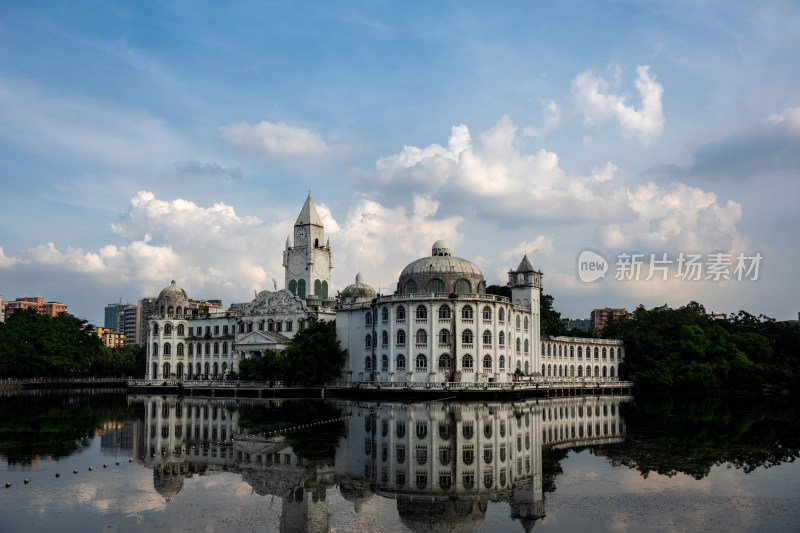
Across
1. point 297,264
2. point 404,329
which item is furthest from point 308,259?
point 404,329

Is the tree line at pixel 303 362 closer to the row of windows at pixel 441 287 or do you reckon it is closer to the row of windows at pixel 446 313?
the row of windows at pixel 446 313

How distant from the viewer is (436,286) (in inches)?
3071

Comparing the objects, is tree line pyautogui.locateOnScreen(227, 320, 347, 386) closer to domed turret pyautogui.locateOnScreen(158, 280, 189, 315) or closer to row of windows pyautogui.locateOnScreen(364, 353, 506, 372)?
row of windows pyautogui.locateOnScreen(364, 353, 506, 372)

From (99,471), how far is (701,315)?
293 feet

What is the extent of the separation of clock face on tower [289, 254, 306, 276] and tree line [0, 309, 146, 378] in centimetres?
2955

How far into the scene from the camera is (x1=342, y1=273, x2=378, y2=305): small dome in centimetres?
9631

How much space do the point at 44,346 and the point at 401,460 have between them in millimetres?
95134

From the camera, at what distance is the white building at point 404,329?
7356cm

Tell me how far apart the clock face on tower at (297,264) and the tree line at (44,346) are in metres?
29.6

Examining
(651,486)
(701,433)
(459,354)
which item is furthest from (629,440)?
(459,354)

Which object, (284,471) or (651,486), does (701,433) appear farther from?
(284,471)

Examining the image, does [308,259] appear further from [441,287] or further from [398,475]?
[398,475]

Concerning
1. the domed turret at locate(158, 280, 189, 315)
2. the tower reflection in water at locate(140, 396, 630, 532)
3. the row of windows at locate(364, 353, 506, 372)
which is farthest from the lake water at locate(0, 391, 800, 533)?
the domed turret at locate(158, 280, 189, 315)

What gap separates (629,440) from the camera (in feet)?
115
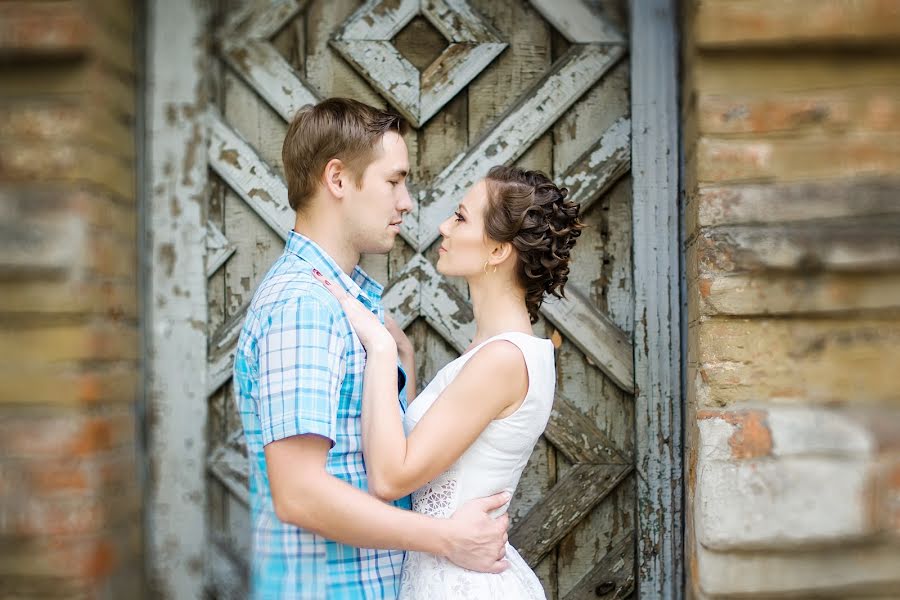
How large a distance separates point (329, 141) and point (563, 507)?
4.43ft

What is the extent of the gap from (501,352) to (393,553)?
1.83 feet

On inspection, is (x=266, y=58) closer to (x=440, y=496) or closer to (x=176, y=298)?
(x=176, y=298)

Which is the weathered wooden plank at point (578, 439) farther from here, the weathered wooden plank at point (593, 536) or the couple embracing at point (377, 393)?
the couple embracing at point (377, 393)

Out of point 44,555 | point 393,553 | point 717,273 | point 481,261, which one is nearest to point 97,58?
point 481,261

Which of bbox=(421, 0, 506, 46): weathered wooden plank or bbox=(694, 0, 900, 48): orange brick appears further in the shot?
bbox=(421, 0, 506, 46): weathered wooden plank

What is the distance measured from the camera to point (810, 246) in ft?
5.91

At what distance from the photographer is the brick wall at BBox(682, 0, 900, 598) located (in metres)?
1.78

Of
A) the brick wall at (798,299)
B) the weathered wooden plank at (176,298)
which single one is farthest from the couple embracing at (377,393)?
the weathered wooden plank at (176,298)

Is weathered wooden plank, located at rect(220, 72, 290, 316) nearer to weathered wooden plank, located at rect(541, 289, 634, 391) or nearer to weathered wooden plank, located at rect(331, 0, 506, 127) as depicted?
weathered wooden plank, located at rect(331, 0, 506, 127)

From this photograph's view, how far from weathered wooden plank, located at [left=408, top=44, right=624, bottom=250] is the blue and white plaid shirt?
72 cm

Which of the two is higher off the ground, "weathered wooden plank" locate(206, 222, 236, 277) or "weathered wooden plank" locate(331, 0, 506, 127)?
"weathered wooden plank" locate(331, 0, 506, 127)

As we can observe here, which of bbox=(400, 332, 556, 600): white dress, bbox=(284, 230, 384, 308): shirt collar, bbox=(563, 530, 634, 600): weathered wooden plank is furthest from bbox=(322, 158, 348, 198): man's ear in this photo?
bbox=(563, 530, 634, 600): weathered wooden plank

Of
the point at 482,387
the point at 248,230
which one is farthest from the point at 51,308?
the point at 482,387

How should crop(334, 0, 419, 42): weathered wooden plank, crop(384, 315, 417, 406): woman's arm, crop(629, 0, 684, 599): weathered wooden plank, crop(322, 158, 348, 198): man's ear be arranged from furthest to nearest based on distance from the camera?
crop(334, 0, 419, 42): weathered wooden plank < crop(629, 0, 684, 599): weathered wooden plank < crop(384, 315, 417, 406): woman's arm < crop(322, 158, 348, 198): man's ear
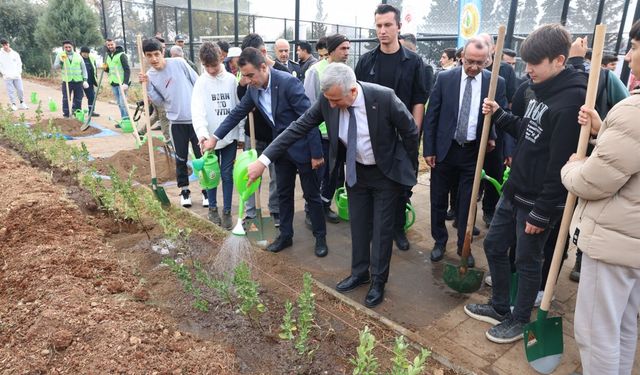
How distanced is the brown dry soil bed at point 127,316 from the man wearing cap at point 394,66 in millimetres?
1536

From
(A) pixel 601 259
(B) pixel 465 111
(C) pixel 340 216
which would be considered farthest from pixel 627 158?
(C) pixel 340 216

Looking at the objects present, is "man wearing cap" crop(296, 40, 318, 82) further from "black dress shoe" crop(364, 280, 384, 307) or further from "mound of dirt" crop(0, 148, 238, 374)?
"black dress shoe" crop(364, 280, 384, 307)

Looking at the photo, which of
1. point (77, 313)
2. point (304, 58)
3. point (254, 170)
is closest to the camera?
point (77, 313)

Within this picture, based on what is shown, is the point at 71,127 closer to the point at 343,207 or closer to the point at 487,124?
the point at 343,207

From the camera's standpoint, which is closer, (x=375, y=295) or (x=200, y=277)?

◇ ◇ ◇ ◇ ◇ ◇ ◇

* _Written exercise_: Extract the text of all the records above verbatim, excluding pictures.

* _Solved exercise_:
Across
1. point 297,264
2. point 404,329
which item is furthest from point 308,259?
point 404,329

Is the tree line at pixel 303 362 closer to the row of windows at pixel 441 287 or do you reckon it is closer to the row of windows at pixel 446 313?
the row of windows at pixel 446 313

How distant from the viewer is (436,286) (in inches)?
3071

Comparing the objects, is tree line pyautogui.locateOnScreen(227, 320, 347, 386) closer to domed turret pyautogui.locateOnScreen(158, 280, 189, 315) or closer to row of windows pyautogui.locateOnScreen(364, 353, 506, 372)?
row of windows pyautogui.locateOnScreen(364, 353, 506, 372)

From (99,471), how far is (701,315)?
293 feet

What is the extent of the separation of clock face on tower [289, 254, 306, 276] and tree line [0, 309, 146, 378] in centimetres?
2955

How far into the scene from the camera is (x1=342, y1=273, x2=378, y2=305): small dome in centimetres?
9631

How much space do the point at 44,346 and the point at 401,460 have between them in millimetres?
95134

From the camera, at what distance is the white building at point 404,329?
7356cm

Tell me how far apart the clock face on tower at (297,264) and the tree line at (44,346) are in metres?
29.6

Examining
(651,486)
(701,433)
(459,354)
which item is furthest from (629,440)?
(459,354)

Which object, (284,471) or (651,486), does (701,433) appear farther from?
(284,471)

Examining the image, does [308,259] appear further from [441,287] or further from [398,475]?
[398,475]

Concerning
1. the domed turret at locate(158, 280, 189, 315)
2. the tower reflection in water at locate(140, 396, 630, 532)
3. the row of windows at locate(364, 353, 506, 372)
which is farthest from the lake water at locate(0, 391, 800, 533)?
the domed turret at locate(158, 280, 189, 315)

What gap separates (629,440) from the camera (in feet)?
115
How large a distance separates point (329, 141) and point (563, 507)?
4.43ft

What is the extent of the gap from (501,352) to (393,553)?
1.83 feet

On inspection, is (x=266, y=58) closer to (x=440, y=496) or closer to (x=176, y=298)?
(x=176, y=298)

Which is the weathered wooden plank at point (578, 439) farther from here, the weathered wooden plank at point (593, 536) or the couple embracing at point (377, 393)?
the couple embracing at point (377, 393)

Out of point 44,555 | point 393,553 | point 717,273 | point 481,261, which one is nearest to point 97,58?
point 481,261

Which of bbox=(421, 0, 506, 46): weathered wooden plank or bbox=(694, 0, 900, 48): orange brick appears further in the shot?
bbox=(421, 0, 506, 46): weathered wooden plank

What is the distance measured from the camera to point (810, 246) in ft?
5.91

At what distance from the photographer is the brick wall at BBox(682, 0, 900, 598) located (in metres)?
1.78

Of
A) the brick wall at (798,299)
B) the weathered wooden plank at (176,298)
which single one is farthest from the couple embracing at (377,393)?
the weathered wooden plank at (176,298)

Is weathered wooden plank, located at rect(220, 72, 290, 316) nearer to weathered wooden plank, located at rect(541, 289, 634, 391) or nearer to weathered wooden plank, located at rect(331, 0, 506, 127) as depicted?
weathered wooden plank, located at rect(331, 0, 506, 127)

From this photograph's view, how far from weathered wooden plank, located at [left=408, top=44, right=624, bottom=250] is the blue and white plaid shirt?
72 cm

Which of the two is higher off the ground, "weathered wooden plank" locate(206, 222, 236, 277) or "weathered wooden plank" locate(331, 0, 506, 127)?
"weathered wooden plank" locate(331, 0, 506, 127)

As we can observe here, which of bbox=(400, 332, 556, 600): white dress, bbox=(284, 230, 384, 308): shirt collar, bbox=(563, 530, 634, 600): weathered wooden plank is furthest from bbox=(322, 158, 348, 198): man's ear in this photo?
bbox=(563, 530, 634, 600): weathered wooden plank

Of
the point at 482,387
the point at 248,230
which one is farthest from the point at 51,308?
the point at 482,387

How should crop(334, 0, 419, 42): weathered wooden plank, crop(384, 315, 417, 406): woman's arm, crop(629, 0, 684, 599): weathered wooden plank, crop(322, 158, 348, 198): man's ear be arranged from furthest to nearest based on distance from the camera?
crop(334, 0, 419, 42): weathered wooden plank < crop(629, 0, 684, 599): weathered wooden plank < crop(384, 315, 417, 406): woman's arm < crop(322, 158, 348, 198): man's ear
How distanced is the brown dry soil bed at point 127,316 from the man wearing cap at point 394,66 in millimetres?
1536

From
(A) pixel 601 259
(B) pixel 465 111
(C) pixel 340 216
which would be considered farthest from pixel 627 158?
(C) pixel 340 216

Looking at the objects present, is "man wearing cap" crop(296, 40, 318, 82) further from "black dress shoe" crop(364, 280, 384, 307) or further from "mound of dirt" crop(0, 148, 238, 374)?
"black dress shoe" crop(364, 280, 384, 307)

Looking at the photo, which of
1. point (77, 313)
2. point (304, 58)
3. point (254, 170)
is closest to the camera?
point (77, 313)

Within this picture, based on what is shown, is the point at 71,127 closer to the point at 343,207 or closer to the point at 487,124?
the point at 343,207

From the camera's standpoint, which is closer, (x=375, y=295) or (x=200, y=277)?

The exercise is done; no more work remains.